Throughout this book I drew on Karl Barth as metaphor or signifier, particularly his emphasis on the centrality of the biblical turn and its significance for 20th century theology. I had a vague sense that something was still missing. It was not, however, until encountering Douglas J. Hall's short gem, Remembered Voices: Reclaiming the Legacy of “Neo-Orthodoxy” (Louisville, Westminster John Knox Press, 1998) that a fresh idea began to gel in which my own reclamation of the neo-orthodox legacy was the essential third voice for that turn.

In this final chapter I appropriated both something of Hall's and Gary Dorrien's dialectical post-liberal theology and sifted it through my own evangelical prism in arguing that the ontological claims of truth (John 14:6) need to be embraced in faith, without equivocation, in which dialectics, while important, would need to be, in the final analysis, subordinate. That chapter, the one under review here, contains a good deal of discussion on Barth, especially his critical dialogues with Bultmann and Tillich, which I attempt to both lay out fairly, as well as providing a very strong Barthian rejoinder. It is only after all that that I begin to discuss Bonhoeffer and the Niebuhr brothers, teasing out something of the implications of their central arguments, and in the process putting my own "serious" evangelical spin on the interpretation.

The chapter largely closes in bringing up the argument to date through a comparison/contrast between Hall's dialectical theology and Richard Lints' effort to expand evangelical theology almost, in his words, to the breaking point while holding firm to his own identity in evangelical theology. Throughout the entire book, I seek to develop a dynamic encounter between key evangelical, post-liberal and neo-orthodox perspectives in allowing various perspectives to arise that typically do not have much visible contact with each other.

In a nutshell this would be some of my response to your question on why I think this approach is critical.
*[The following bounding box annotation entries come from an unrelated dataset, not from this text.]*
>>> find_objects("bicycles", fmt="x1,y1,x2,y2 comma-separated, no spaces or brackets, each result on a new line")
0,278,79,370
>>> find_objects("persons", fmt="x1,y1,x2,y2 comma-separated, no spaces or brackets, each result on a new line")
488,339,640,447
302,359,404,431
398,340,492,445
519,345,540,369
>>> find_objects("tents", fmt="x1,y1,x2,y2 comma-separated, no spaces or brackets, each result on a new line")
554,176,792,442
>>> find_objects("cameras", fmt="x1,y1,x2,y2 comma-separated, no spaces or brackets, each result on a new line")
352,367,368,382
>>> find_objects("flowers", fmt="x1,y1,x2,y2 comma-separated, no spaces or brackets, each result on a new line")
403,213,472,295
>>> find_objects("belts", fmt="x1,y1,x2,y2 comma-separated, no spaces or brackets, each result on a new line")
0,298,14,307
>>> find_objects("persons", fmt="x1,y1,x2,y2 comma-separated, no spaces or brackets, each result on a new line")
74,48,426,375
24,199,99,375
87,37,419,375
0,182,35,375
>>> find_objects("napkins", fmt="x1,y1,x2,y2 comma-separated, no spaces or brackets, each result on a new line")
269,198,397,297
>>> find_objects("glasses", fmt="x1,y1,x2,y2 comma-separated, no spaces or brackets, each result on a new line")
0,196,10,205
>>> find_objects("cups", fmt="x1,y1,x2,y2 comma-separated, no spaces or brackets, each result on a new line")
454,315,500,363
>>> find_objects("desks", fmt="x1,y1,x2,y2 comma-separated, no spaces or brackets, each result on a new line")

That is, there needs to be some rigorous delineations of these matters, particularly of the biblical and theological issues that do divide, especially over the underlying Christ/culture tensions,as part of the very process of exploring various convergences among these three critical schools of thought; evangelical, post-liberal, and neo-orthodox. I maintain that this is essential work as a basis ultimately of widening the theological circle if the latter ever does become more feasible, but even if not in weaving a thick orthodox strand within some of the core epicenters of contemporary Protestant theology.
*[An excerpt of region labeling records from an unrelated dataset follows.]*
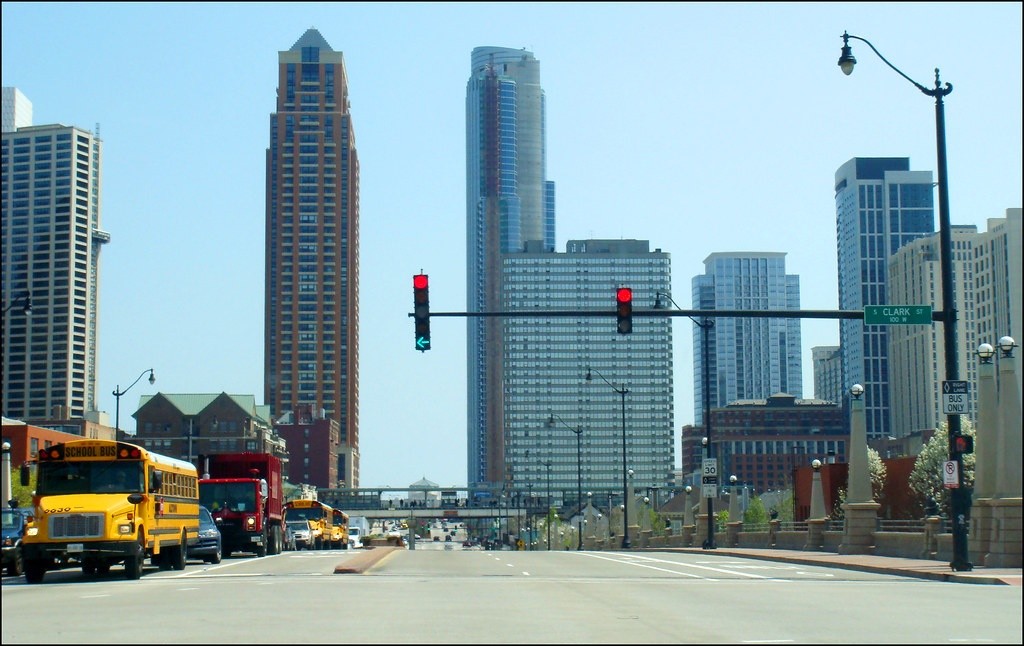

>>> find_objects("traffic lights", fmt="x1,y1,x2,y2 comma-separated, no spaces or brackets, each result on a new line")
617,288,633,334
413,274,431,350
955,434,973,454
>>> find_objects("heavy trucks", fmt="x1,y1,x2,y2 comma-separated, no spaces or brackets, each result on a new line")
196,451,285,558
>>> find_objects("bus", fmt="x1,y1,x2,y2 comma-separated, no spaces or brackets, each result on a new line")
21,439,199,583
286,519,315,550
282,500,350,550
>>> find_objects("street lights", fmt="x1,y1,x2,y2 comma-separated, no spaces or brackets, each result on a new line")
549,412,584,552
112,367,156,441
585,367,632,548
836,29,973,571
652,291,718,549
537,458,552,552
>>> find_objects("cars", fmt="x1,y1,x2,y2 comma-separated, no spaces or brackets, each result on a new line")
187,503,224,565
388,520,421,546
286,525,297,551
432,519,503,551
1,508,34,577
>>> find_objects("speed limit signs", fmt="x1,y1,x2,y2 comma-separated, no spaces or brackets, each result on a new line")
703,459,717,477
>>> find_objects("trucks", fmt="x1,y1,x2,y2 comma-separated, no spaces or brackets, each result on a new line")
349,516,369,547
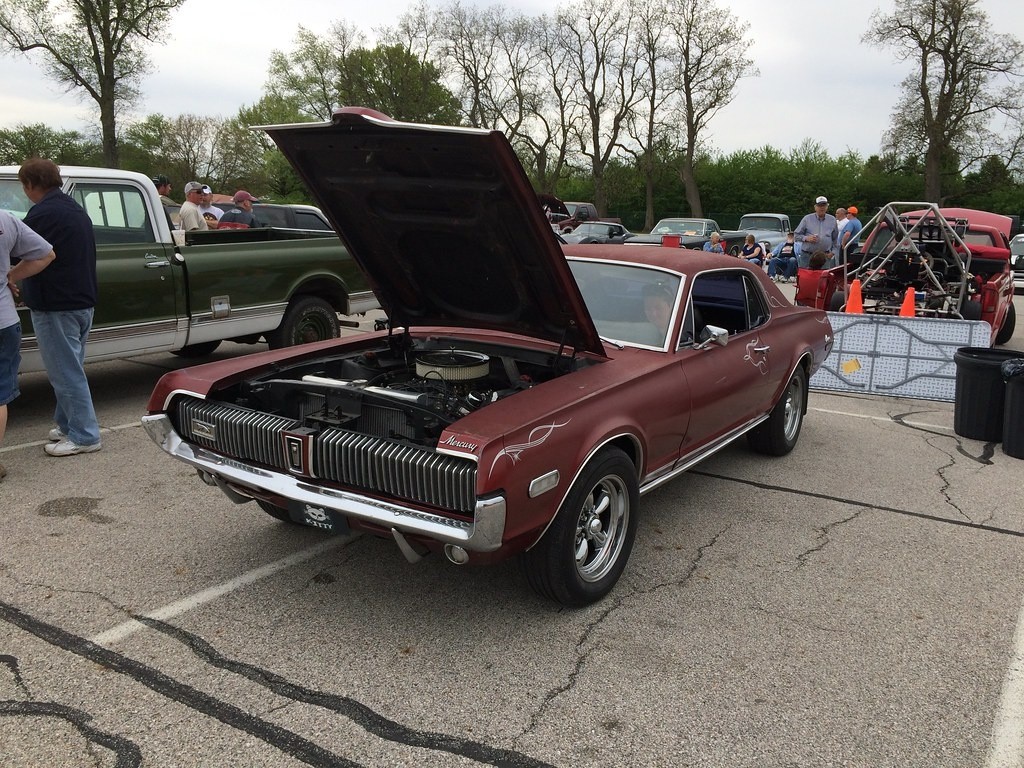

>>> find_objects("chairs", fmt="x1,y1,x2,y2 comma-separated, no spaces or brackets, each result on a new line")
660,236,798,283
793,267,837,310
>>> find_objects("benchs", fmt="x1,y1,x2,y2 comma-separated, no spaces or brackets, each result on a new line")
608,294,747,334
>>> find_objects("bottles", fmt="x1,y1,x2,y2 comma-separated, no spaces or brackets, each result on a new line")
814,233,818,243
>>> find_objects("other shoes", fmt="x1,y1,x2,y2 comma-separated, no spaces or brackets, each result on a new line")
782,279,791,283
0,466,5,482
769,274,778,282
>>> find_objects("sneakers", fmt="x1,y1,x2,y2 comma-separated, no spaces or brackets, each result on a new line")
44,437,101,456
49,426,67,440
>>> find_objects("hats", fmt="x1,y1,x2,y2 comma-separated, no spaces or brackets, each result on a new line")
234,191,257,201
185,181,202,194
847,206,858,213
202,184,211,193
152,174,170,184
816,196,827,205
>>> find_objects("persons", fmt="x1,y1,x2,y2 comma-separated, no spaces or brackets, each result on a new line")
198,184,224,230
766,233,802,283
0,210,56,479
738,235,763,268
179,182,209,231
703,232,725,255
807,251,827,270
835,208,849,266
839,206,862,266
11,160,100,456
644,287,701,348
218,191,263,229
155,174,171,196
794,196,838,269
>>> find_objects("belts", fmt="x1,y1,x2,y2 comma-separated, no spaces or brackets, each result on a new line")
801,250,829,254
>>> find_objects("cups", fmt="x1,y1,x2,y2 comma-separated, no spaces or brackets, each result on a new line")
171,229,186,246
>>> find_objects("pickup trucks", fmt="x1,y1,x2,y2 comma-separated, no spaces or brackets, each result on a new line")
539,194,622,233
0,164,384,372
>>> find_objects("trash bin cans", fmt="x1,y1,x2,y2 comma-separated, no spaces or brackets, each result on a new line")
1002,360,1024,459
953,347,1024,442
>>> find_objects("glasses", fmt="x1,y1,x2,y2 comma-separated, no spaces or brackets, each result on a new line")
846,212,850,214
190,191,204,194
646,281,671,296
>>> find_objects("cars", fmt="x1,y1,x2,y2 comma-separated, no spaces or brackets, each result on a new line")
558,221,633,243
1009,233,1024,286
798,199,1016,346
624,218,749,256
721,213,794,253
165,203,330,229
140,106,837,608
For the project I have not sought to go beyond a Protestant construction even as I embrace aspects of Catholic and Eastern Orthodox sensibilities in my own life, of which, over time I would like to be open to in a more enriching way. Rigor first, however, that is what I am sensing in listening to the small still voice of faith in our times--the kairos on my most fallible and heart-felt interpretation through what is intended as a richly constructed Protestant orthodox position grounded firmly in the Incarnation, the Trinity, and the Bible.

I realize my reach extends a great deal further than my grasp. The attempt itself, so I maintain is an essential aspect of working through the issues which contains its own power in opening up new space that which would have existed without the effort.